*** Text excerpt ***
I have a beautiful story I want to share: Dave and I left the zoo and there was a fairly steep, long hill we had to climb to get to the tram station. I looked at Dave and we both knew that it would take me way too much effort to make it. So, we started to look for a cab. A man named Christopher picked us up. He was very exuberant and thought I needed to go to the hospital to have a baby (lovely). We explained our situation to him and not only did he drive us back to the hotel at no cost, he drove us to the airport the next day and refused to take a tip. He gave us his card and email and encouraged us to please reach out to him when we were back and he would escort us anywhere we needed to go. A great example of how a small act of kindness on his part, went such a long way in lifting our spirits. Pay it forward people!

Although we did get around a bit, it took some time to get my pain management under control and I had a fairly miserable few days. There were moments when I was in really poor spirits. We increased my pain dosage and I started to feel much better. Unfortunately however, the pain meds dull the swelling but don’t eliminate it and it was very hard for me to get around.

I had a fair amount of anxiety flying home because I was concerned the plane pressure would produce even more swelling and discomfort. I took a lot of painkillers and we ordered wheelchairs to take me to our transfers in Heathrow and to pick me up when we arrived in JFK. Although it made me very sad to have to be in a wheelchair, it made all of the difference. With the exception of having a bit of a “detour” when I set off the custom’s officers devices for being radioactive, we made it home in good shape.

The past few days have been spent wrapping up loose ends and trying to make the house as comfortable for me as possible. We have someone helping to install bathroom bars to help get me in and out of the shower and we are considering getting a hospital bed installed in our bedroom so that it is easy for me to keep my legs elevated and my back comfortable when I sleep at night.

Because I am carrying so much weight, it is very hard to lift my legs more than a few inches so we are back to having Dave help dress me in the mornings. I remain very focused on ridding myself of this disease. And, as a typically very active person, I can’t tell you how hard it is for me to see my body physically degenerate like this so quickly. There are moments when I start crying because I am just so aggravated that I can’t do things on my own and I need someone’s help to do simple tasks.

We saw a miracle happen this past winter and we are just hoping for another one.

Because I know that whoever reads this blog really cares about me and making me feel good and keeping my spirits high, I just wanted to share a few quick things with you.
*** End of Text excerpt ***
*** Given data ***
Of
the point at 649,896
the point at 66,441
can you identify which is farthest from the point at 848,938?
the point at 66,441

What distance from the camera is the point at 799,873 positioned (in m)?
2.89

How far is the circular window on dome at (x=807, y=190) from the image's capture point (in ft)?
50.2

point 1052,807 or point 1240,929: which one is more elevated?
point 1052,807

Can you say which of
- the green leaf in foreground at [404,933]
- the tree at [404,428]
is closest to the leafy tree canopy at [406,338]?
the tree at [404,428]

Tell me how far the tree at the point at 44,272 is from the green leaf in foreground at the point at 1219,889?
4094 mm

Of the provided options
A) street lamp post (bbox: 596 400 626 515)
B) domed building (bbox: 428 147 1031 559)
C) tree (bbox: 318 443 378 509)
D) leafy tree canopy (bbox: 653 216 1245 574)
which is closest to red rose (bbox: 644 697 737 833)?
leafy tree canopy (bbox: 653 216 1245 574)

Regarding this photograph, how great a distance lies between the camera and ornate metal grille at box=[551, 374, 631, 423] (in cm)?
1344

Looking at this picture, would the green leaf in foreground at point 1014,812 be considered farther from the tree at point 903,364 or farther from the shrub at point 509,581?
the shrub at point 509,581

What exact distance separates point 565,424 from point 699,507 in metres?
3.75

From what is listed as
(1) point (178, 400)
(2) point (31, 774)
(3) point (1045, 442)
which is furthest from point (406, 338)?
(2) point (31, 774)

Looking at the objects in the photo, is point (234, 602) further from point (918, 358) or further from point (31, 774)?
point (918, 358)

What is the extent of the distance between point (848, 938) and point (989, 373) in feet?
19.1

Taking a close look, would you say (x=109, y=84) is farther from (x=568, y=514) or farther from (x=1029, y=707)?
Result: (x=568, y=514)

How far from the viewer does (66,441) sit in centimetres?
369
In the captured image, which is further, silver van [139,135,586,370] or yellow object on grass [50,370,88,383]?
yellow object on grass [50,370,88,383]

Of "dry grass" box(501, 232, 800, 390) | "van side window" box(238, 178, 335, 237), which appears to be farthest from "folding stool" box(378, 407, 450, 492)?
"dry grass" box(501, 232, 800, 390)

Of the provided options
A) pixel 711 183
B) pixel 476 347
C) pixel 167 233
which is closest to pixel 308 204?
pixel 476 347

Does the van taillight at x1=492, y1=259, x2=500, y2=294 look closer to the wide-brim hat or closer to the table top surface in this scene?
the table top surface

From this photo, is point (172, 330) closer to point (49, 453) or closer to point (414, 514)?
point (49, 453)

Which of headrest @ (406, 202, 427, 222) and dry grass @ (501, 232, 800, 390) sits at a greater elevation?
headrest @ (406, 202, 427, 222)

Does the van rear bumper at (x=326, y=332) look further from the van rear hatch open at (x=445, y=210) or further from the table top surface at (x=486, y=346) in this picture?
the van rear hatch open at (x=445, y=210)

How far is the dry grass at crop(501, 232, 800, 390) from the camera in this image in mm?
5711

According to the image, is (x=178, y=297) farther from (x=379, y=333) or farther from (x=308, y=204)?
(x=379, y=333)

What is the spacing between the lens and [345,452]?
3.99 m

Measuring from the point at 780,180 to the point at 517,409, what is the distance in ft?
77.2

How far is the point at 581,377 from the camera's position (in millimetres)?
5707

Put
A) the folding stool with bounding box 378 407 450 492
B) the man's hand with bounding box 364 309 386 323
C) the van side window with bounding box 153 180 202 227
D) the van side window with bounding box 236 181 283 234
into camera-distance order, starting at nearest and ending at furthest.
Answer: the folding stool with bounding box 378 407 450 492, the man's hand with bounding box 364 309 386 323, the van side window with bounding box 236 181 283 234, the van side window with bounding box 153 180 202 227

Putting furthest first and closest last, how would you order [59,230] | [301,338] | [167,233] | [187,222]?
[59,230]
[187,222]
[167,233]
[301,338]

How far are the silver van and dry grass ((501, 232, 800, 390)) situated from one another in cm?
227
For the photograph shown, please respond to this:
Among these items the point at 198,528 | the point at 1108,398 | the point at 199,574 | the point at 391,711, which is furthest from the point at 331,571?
*** End of Given data ***
- What this exercise asks -
**1)** Retype the part of the blog post starting at "We saw a miracle" and ending at "things with you.".
**2)** According to the blog post, why are the writer and Dave considering a hospital bed for their bedroom? Answer in one to three sentences.
**3)** Summarize the blog post in two sentences.

- List of answers -
**1)**
We saw a miracle happen this past winter and we are just hoping for another one.

Because I know that whoever reads this blog really cares about me and making me feel good and keeping my spirits high, I just wanted to share a few quick things with you.

**2)** They are considering it so that the writer can easily keep the legs elevated and the back comfortable when sleeping at night.

**3)** A cab driver named Christopher drove the writer and Dave back to their hotel free of charge and to the airport the next day, and after some miserable days of pain the writer flew home with the help of wheelchairs and arrived in good shape. At home, bathroom bars are being installed and a hospital bed is being considered, and although the writer needs Dave's help to dress, the writer remains focused on getting rid of the disease.